> **WHAT THE TASK ASKS**:
Pick up the article about the mid-engine Corvette Aerovette after its last sentence and keep writing it.

> **QUOTED PASSAGE**:
::::
The future, for the most part, always kind of sucks.
All of those jetpacks and two helicopters in each garage which were promised in the pages of 1960s-era Popular Mechanics never happened. Wrist radios and TVs? We got them, and they turned out to be just digital leashes so you can read your wife’s text of WHERE R U without reaching for your phone.


Another thing that glossy images inside of car magazines showed us was a Chevy Corvette with a mid-mounted engine like some Italian sportscar. This marvel that first appeared in 1973 was eventually called the Aerovette; truly a sight to behold and something that would have upstaged and outclassed production Ferraris and Lamborghinis of the time. Wrapped in a clean and understated skin, you could be forgiven for thinking that the car below was from Modena or Turin (and save your breath, since I already know that fountain is actually less than a mile from Woodward Avenue at Cranbrook).
::::
> **Web images with captions**:
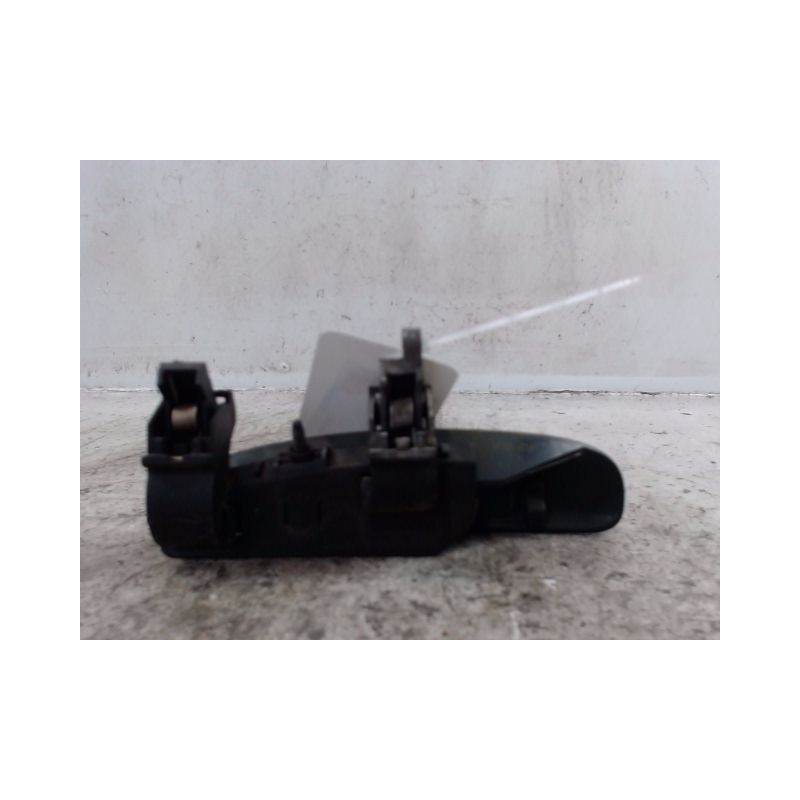 POIGNEE EXTERIEURE PORTE AVANT DROIT RENAULT ESPACE 96-2002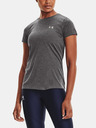 Under Armour Női póló Under Armour Tech SSC - Solid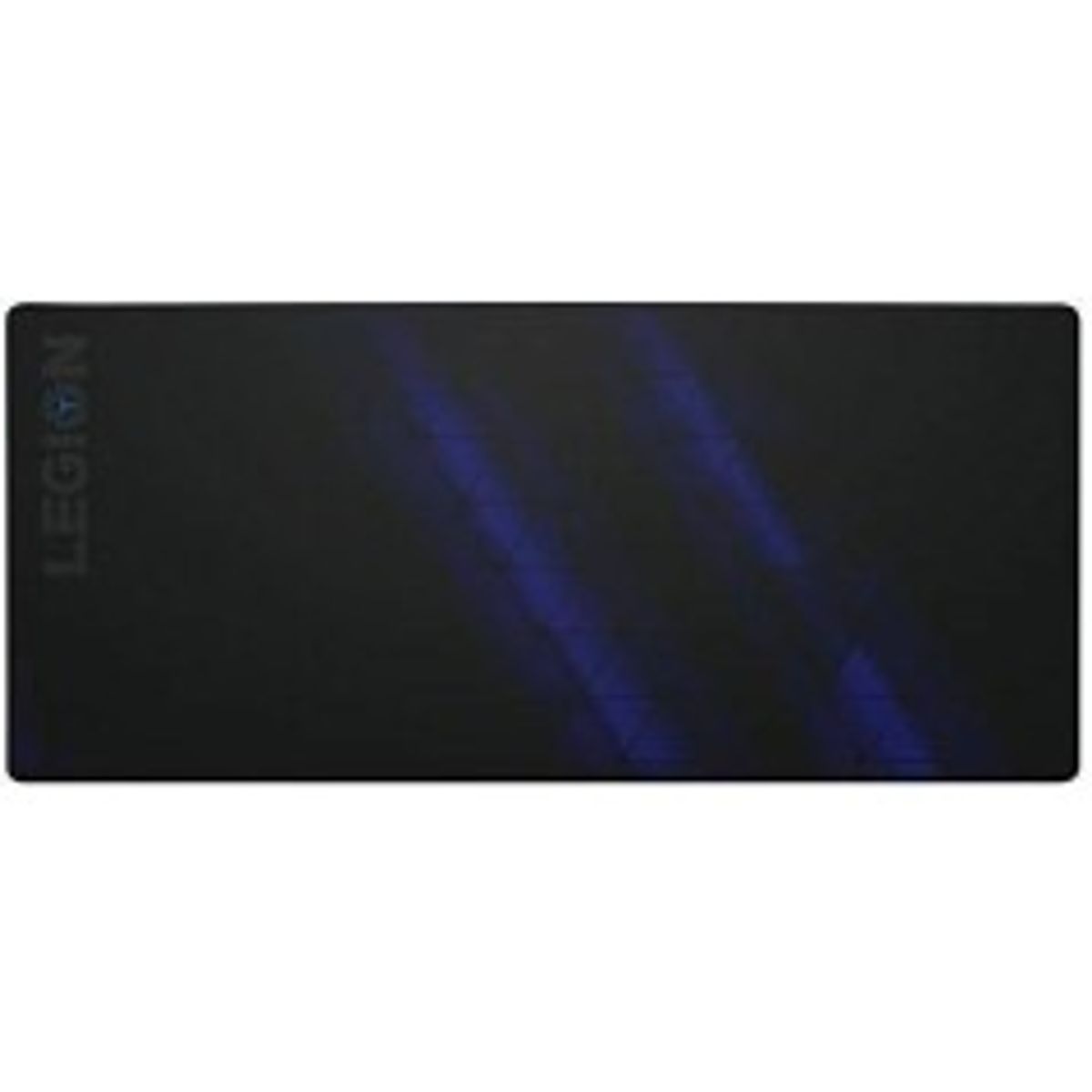 Lenovo Legion MousePad XXL (OC)(RDKK)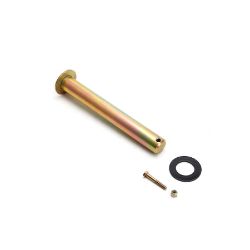 BOSS MSC17604 10'V DXT Pivot Trip Edge Pin Kit - BOSS MSC17604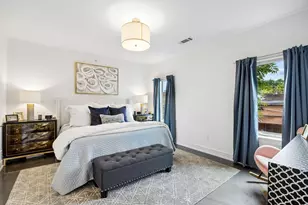 5710 McCommas Blvd, Dallas, TX 75206 - Photo 21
::::
> **RESULT OF THIS EXERCISE**:
Nearly fifty years later, Chevrolet finally gave us that mid-engined Corvette: the C8. In terms of technology, this Stingray is indeed a close match for some of the world’s greatest sports cars. In terms of styling, well…

Look, I know that the C8 has its admirers, and that’s great. For me, though, the latest Corvette was a bit of a disappointment. Actually, it was a major disappointment. Where’s my fucking Aerovette? Or, at the very least, something that looks a bit like it?
Hell, I’d settle for something that actually resembled a car that should have the Corvette badge and the lineage that goes with it (or at least a classic GM product of some kind). Apparently, I need to use my meager skills to do a crappy job of this myself.
Baby, You’re Much Too Fast
Everything is subjective, but to me the era of the mid-sixties though the early seventies had to be the high point of General Motors design. Even their most run-of-the-mill cars like the fastback 1968 Chevelle or the first Vega were aesthetically so much better than anything that had come before or since. The end of this era-largely under the influence of styling guru Bill Mitchell- saw two absolute masterpieces from these studios.
One was a production vehicle: the 1973 GMC Motorhome, a ground-breaking camper with a design which Adrian just wrote about that has yet to be topped by any company half a century later. The other spectacular creation was supposed to be a production car: the mid-engined Corvette “Aerovette”.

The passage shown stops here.